Body to aid journalists in distress suggested
WASHINGTON: Pakistani journalists need to form a committee to provide immediate help to their colleagues facing death threats, speakers at a meeting at Washington`s National Press Club said.
Bob Dietz of the Committee to Protect Journalists said his organisation was contacting PFUJ, APNS and major media groups in Pakistan for this purpose.
The proposed cell should liaise with Pakistani authorities to respond to distress calls from journalists like Saleem Shahzad who was murdered near Islamabad last week.
Mr Dietz proposed following the pattern set by the Citizens-Police Liaison Committee in Karachi and it should include working journalists as well as media owners.
At the meeting, held to express solidarity with Mr Shahzad`s family and other journalists in distress, Pakistan`s Ambassador to the United States said the government was committed to investigating Mr Shahzad`s murder. Ambassador Husain Haqqani said he joined the journalists in expressing outrage over the killing. Pakistan, he said, was facing a big challenge from violent extremism and this was not the time for “finger-pointing. Mr Haqqani, himself a former journalist, also called for a halt to the cycle of killings of reporters in Pakistan.
Mr Shahzad “did not deserve to die,” he said. Tom Malinowski, Washington Advocacy Director for Human Rights Watch, who was formerly Special Assistant to President Clinton and a senior director at the National Security Council, made it clear that the killers of Mr Shahzad would not go unpunished.

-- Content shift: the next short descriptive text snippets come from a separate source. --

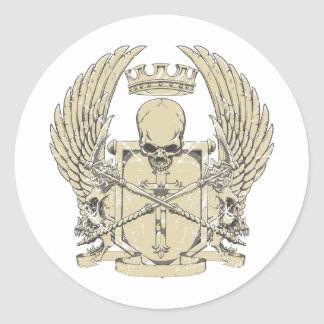 skull and wings customizable design classic round sticker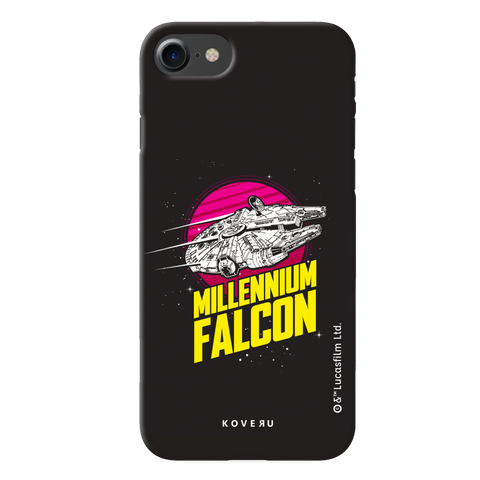 Millenium Falcon Cover Case For iPhone 7/8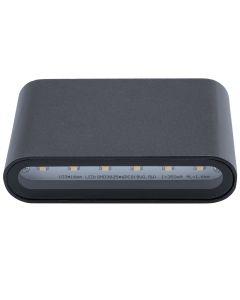 Kinkiet Zewnętrzny Oprawa Elewacyjna LED FLOW 1x3W 4000K 270lm IP54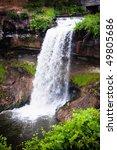 minnehaha falls is located in...   Shutterstock . vector #49805686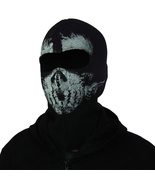 Call of Duty : Ghosts COD Skull Mask Balaclava Cosplay Mask 04 - $15.49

He said the investigation into the murder should be open and transparent to ensure that those responsible were caught. He said he feared that some authorities might try to bury the killers` trail.

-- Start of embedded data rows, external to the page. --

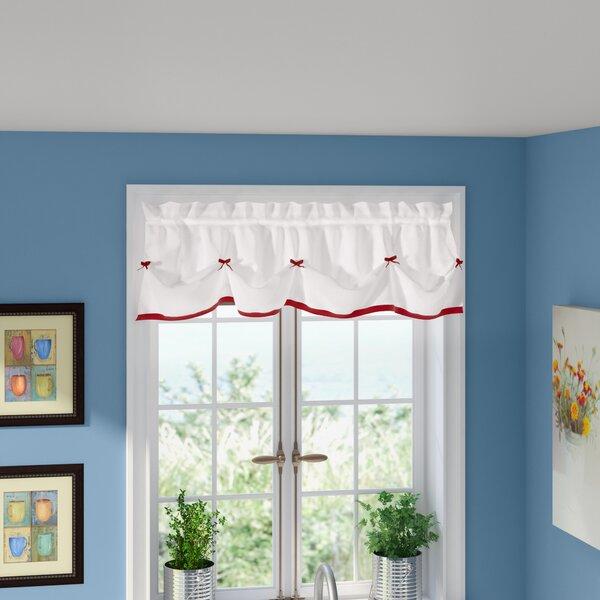 Navarre Curtain Valance by Charlton Home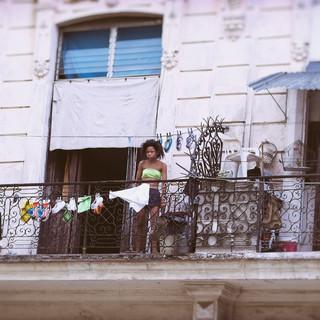 Havana-4.jpg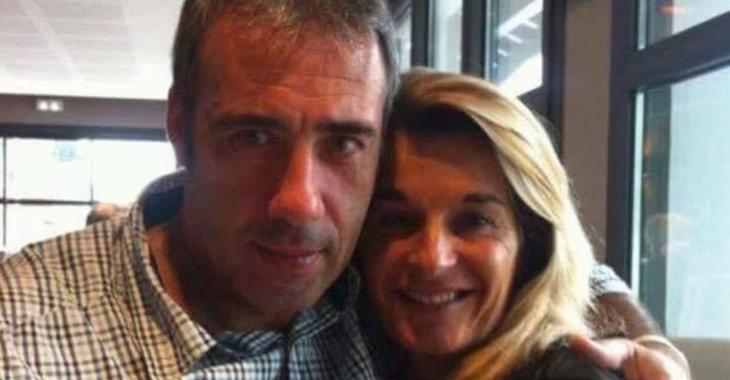 Le chauffeur de bus agressé dimanche à Bayonne est mort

“Whoever was responsible should be found and prosecuted,” said Mark Hamrick, President of the National Press Club, which hosted the meeting. “We also urge the Pakistani government to do more to help journalists do their jobs without fearing for their safety,” he said.

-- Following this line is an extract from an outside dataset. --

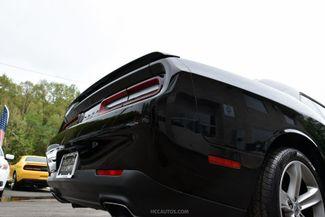 2017 Dodge Challenger R/T Waterbury, Connecticut 10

“This is not about interfering in Pakistan`s domestic affairs. This is about enforcing the rule of law and the most basic aspirations towards a civil society.” Clothilde Le Coz from Reporters Without Borders pointed out that 17 journalists have been killed in Pakistan over the last 16 months. She commended Pakistani journalists for their courage, saying that they were often harassed, tortured and even killed for doing their job.
A resolution, presented by the Pakistan-American Media Forum, which organised the meeting, urged the government to take immediate steps to bring to justice the perpetrators of the heinous crime.
The resolution also demanded that Mr Shahzad`s family be protected and the same protection be provided to all journalists and media offices in the country.
“Human rights violations all over Pakistan, in particular those in Balochistan, should come to an end,” said the resolution.